Assignment 1:
Answer these three questions from the book list, each on its own line, marked (a), (b) and (c):
(a) In which department at Boston College is Raymond G. Helmick a professor?
(b) Which publisher released Regime Change Begins at Home?
(c) How many books has Charles Derber written?
Assignment 2:
Please summarize the book list in two sentences.

Study text:
__________

Please note: additional readings and resources are available by topic under each Issue.
New and Recommended Books
Books by Tikkun Institute staff
Fr. Raymond Helmick, S.J.
Why Camp David Failed
Raymond G. Helmick is an American Jesuit priest, and Professor of
Conflict Resolution in the Department of Theology at Boston College.
For over thirty years he has worked as a mediator in various conflicts,
including Northern Ireland, Lebanon, Iraq, Turkey, East Timor, the
countries of the former Yugoslavia and the Middle East.
Based on personal correspondence and position papers with all three
leaders, and a long personal association with Yasser Arafat and a whole
series of Israeli Prime Ministers dating back to 1985, this book offers
a unique account of the real reasons behind the failure of Camp David...
Helmick details the recommendations he gave, as a mediator, during
the period. Written with empathy for all parties involved, the book
does not stop short of drawing serious conclusions. Above all it is a
hopeful book: Helmick shows that, despite the renewed violence, people
have an enormous capacity to overcome animosity and despair. He
analyses the prospects for reconciliation in these difficult times.
Other books:
Charlie Derber: Regime Change Begins at Home
Berrett-Koehler Publishers © 2004
Charles Derber is Professor of Sociology at Boston College and
former director of its graduate program on Social Economy and Social
Justice. He is a prolific scholar in the field of political
economy, international relations and society, and is the author of
eight books. His op-eds and essays appear in Newsday, the Boston
Globe, and other newspapers and he has been interviewed by Newsweek,
Business Week, Time and other news magazines.

__________

Stored data:
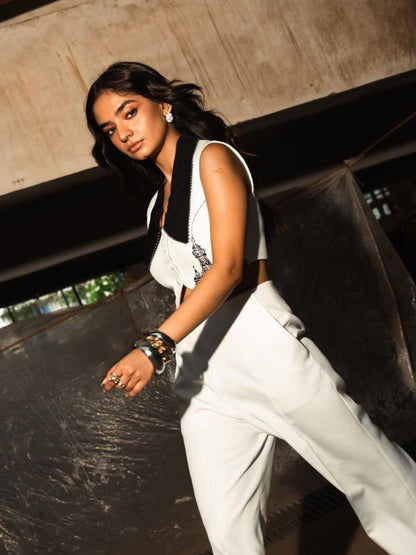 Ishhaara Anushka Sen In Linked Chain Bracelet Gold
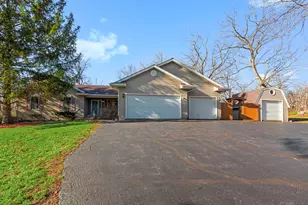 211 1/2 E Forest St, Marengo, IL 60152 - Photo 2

__________

Response area 1:
(a) The Department of Theology.
(b) Berrett-Koehler Publishers.
(c) Eight.

Response area 2:
Why Camp David Failed, by Jesuit priest, Boston College professor and mediator of more than thirty years Raymond G. Helmick, draws on his correspondence with the leaders to explain the failure of Camp David and remains hopeful about reconciliation. The list also includes Charles Derber's Regime Change Begins at Home (Berrett-Koehler, 2004); Derber is a Boston College sociology professor and the author of eight books.